Revise the records below so that every occurrence of "window" becomes "casement", and leave everything else unchanged.

+---+

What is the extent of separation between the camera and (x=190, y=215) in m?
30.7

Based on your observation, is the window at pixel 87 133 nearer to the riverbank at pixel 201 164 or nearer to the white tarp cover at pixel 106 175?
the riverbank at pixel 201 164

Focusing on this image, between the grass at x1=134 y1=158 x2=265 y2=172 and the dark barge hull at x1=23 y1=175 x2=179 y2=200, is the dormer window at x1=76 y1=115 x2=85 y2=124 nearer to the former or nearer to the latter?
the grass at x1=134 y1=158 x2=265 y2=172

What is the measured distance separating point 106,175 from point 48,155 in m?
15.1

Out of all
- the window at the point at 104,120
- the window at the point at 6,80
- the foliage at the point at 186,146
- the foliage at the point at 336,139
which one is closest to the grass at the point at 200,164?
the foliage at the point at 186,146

+---+

-- Full answer --
What is the extent of separation between the camera and (x=190, y=215) in m?
30.7

Based on your observation, is the casement at pixel 87 133 nearer to the riverbank at pixel 201 164 or nearer to the white tarp cover at pixel 106 175?
the riverbank at pixel 201 164

Focusing on this image, between the grass at x1=134 y1=158 x2=265 y2=172 and the dark barge hull at x1=23 y1=175 x2=179 y2=200, is the dormer casement at x1=76 y1=115 x2=85 y2=124 nearer to the former or nearer to the latter?
the grass at x1=134 y1=158 x2=265 y2=172

What is the measured distance separating point 106,175 from point 48,155 in m?
15.1

Out of all
- the casement at the point at 104,120
- the casement at the point at 6,80
- the foliage at the point at 186,146
- the foliage at the point at 336,139
which one is closest to the grass at the point at 200,164?
the foliage at the point at 186,146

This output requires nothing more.